Copy the records below word for word, from the first line through the line that contains "[camera-trap image, curated labels]", and leave out any pictures.

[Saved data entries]
+-------+
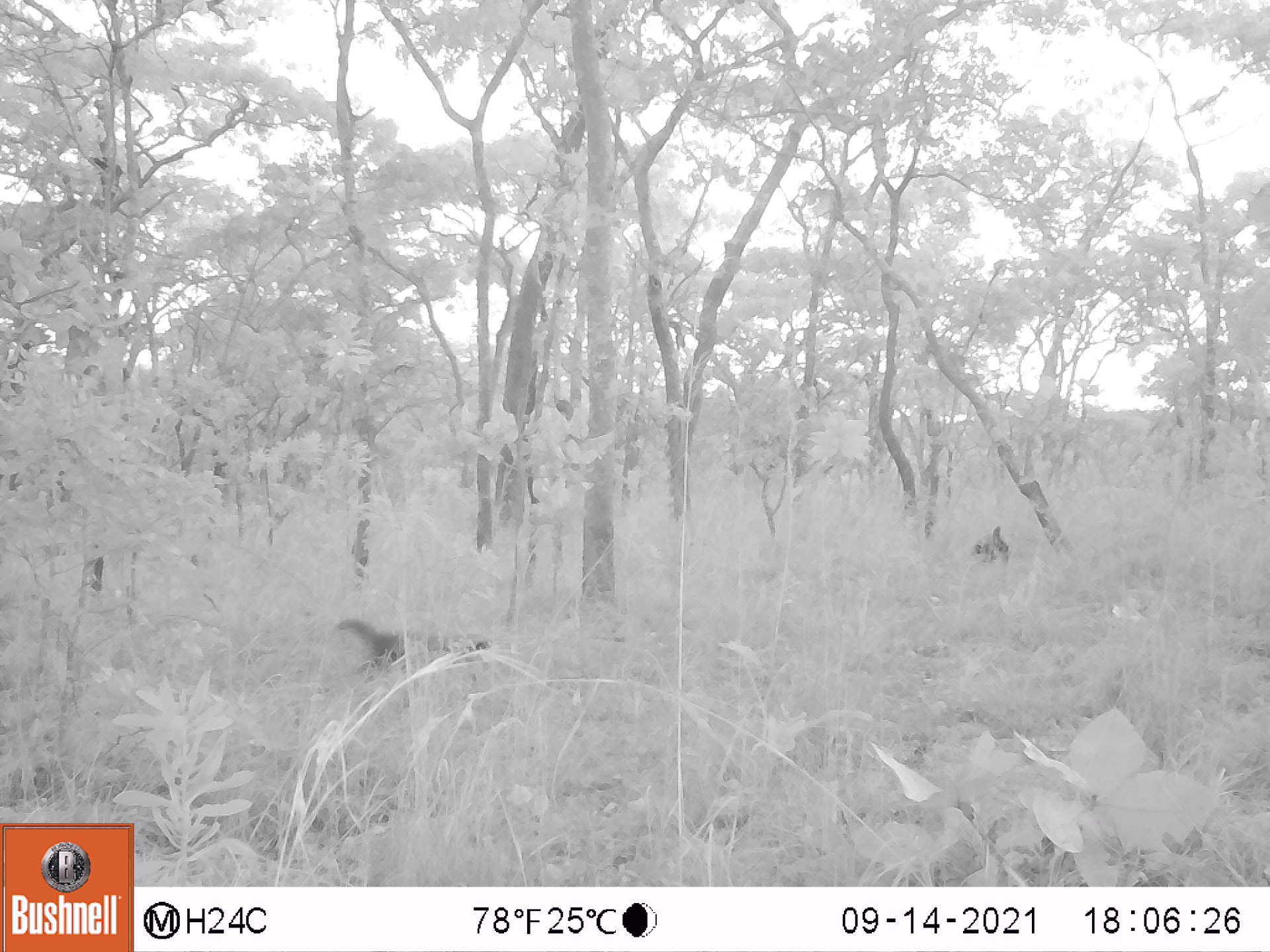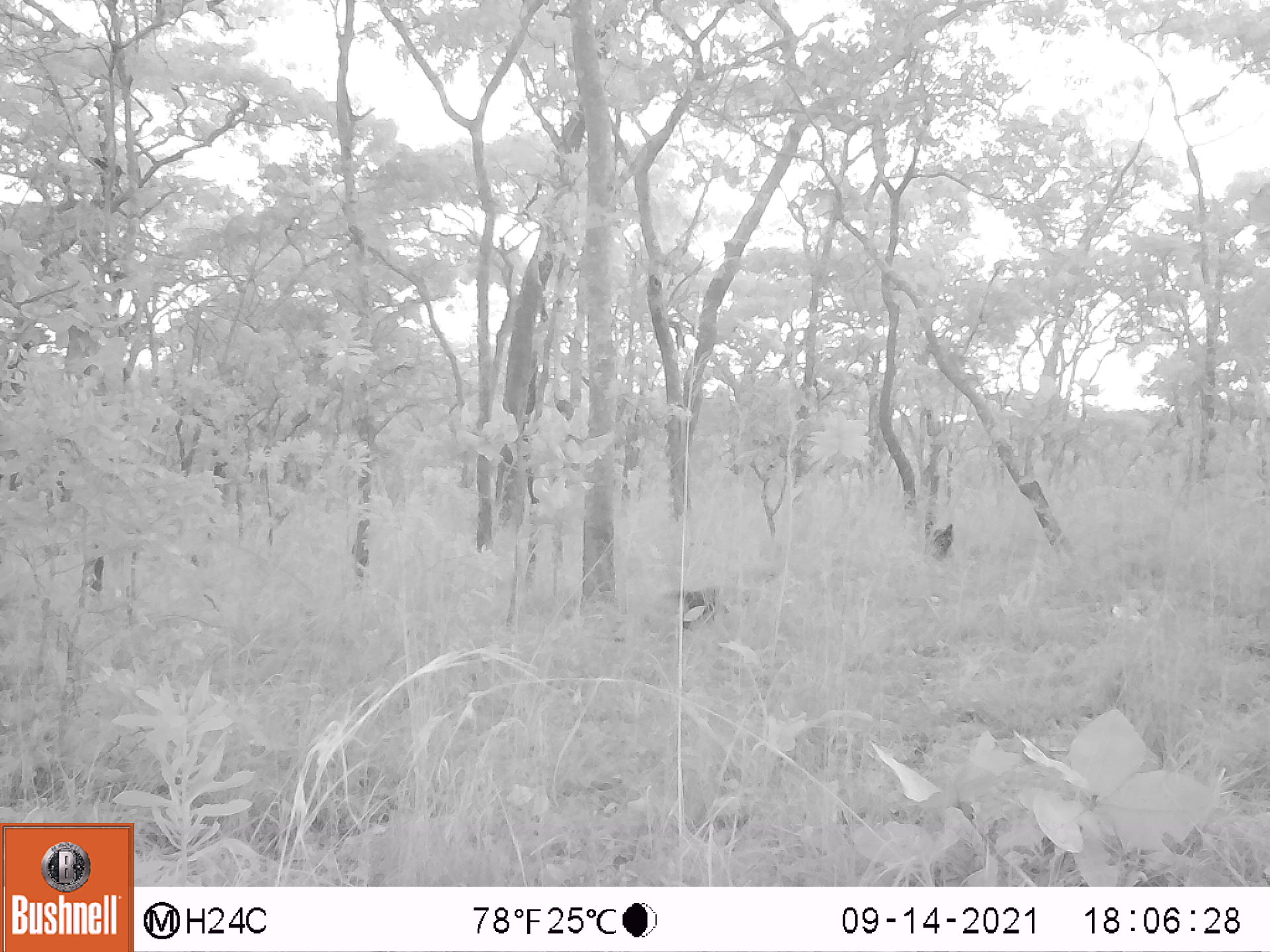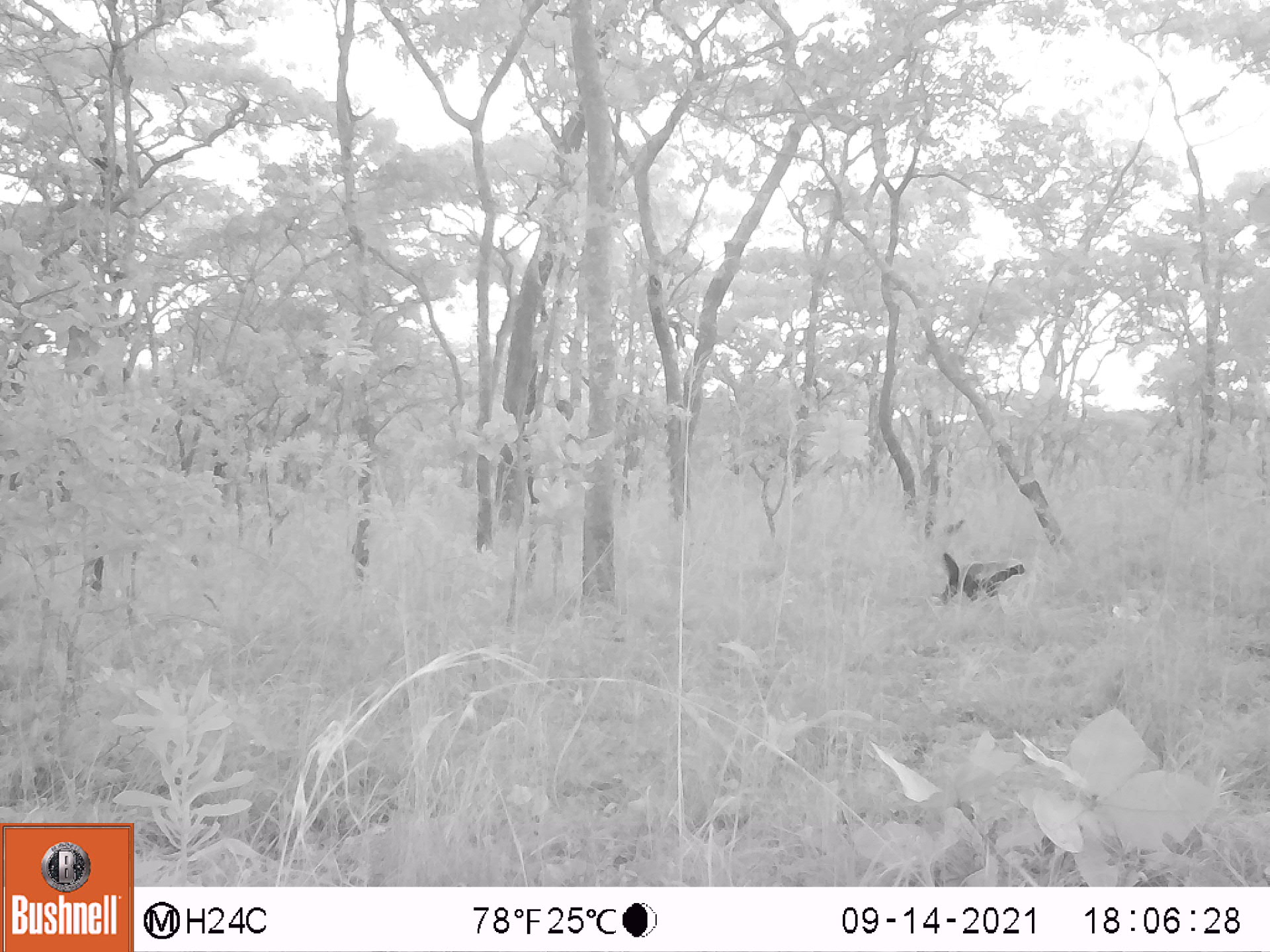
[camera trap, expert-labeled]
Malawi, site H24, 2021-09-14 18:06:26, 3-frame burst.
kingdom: Animalia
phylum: Chordata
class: Mammalia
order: Carnivora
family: Mustelidae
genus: Mellivora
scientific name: Mellivora capensis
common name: honey badger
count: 1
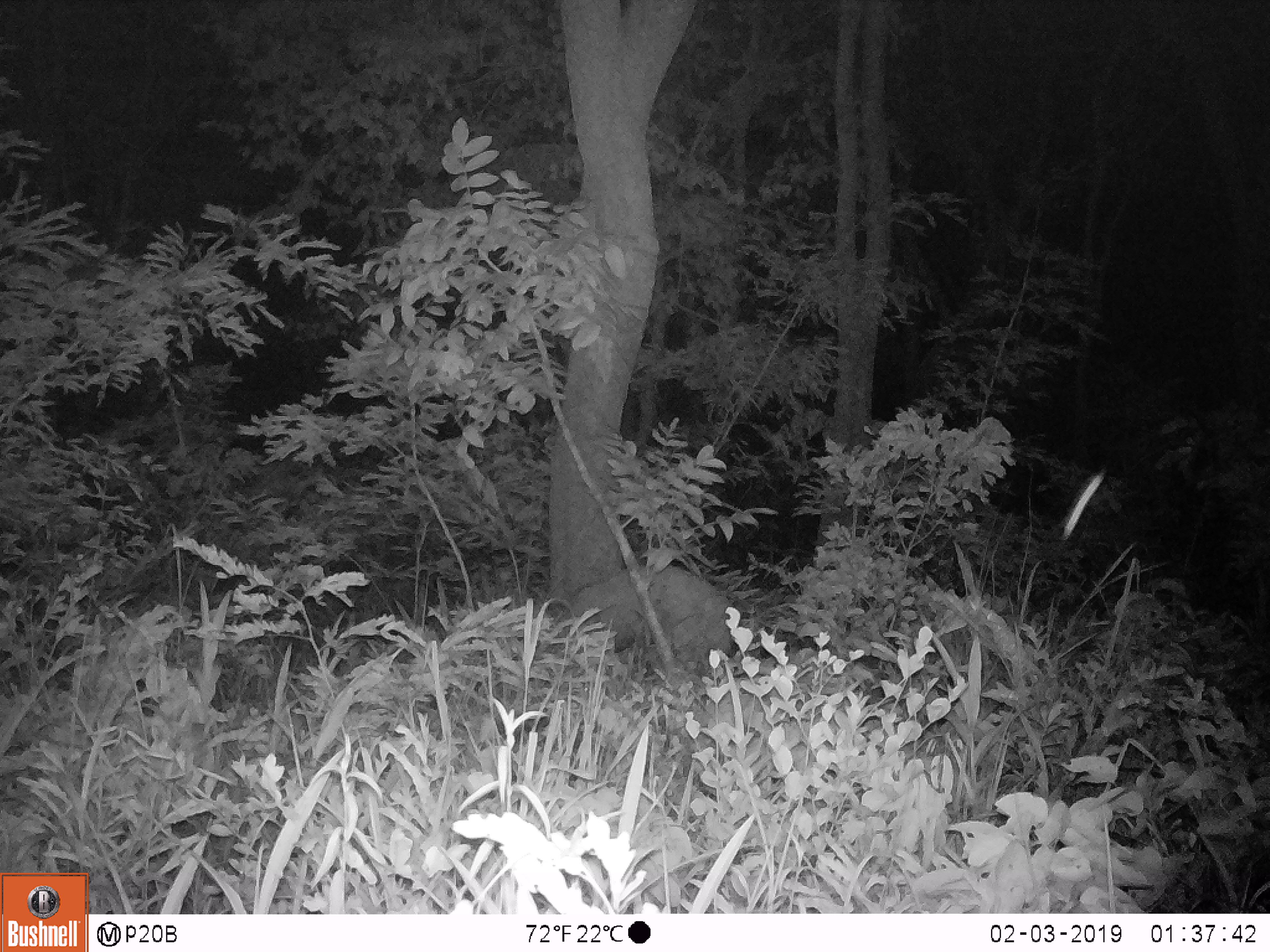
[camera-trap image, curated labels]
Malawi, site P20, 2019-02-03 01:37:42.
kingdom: Animalia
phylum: Chordata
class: Mammalia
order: Artiodactyla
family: Bovidae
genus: Tragelaphus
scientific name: Tragelaphus sylvaticus sylvaticus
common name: cape bushbuck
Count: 1.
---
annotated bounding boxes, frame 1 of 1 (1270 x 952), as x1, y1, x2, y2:
cape bushbuck: 522, 562, 743, 670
+-------+
(ANSWER SPACE):
[camera trap, expert-labeled]
Malawi, site H24, 2021-09-14 18:06:26, 3-frame burst.
kingdom: Animalia
phylum: Chordata
class: Mammalia
order: Carnivora
family: Mustelidae
genus: Mellivora
scientific name: Mellivora capensis
common name: honey badger
count: 1
[camera-trap image, curated labels]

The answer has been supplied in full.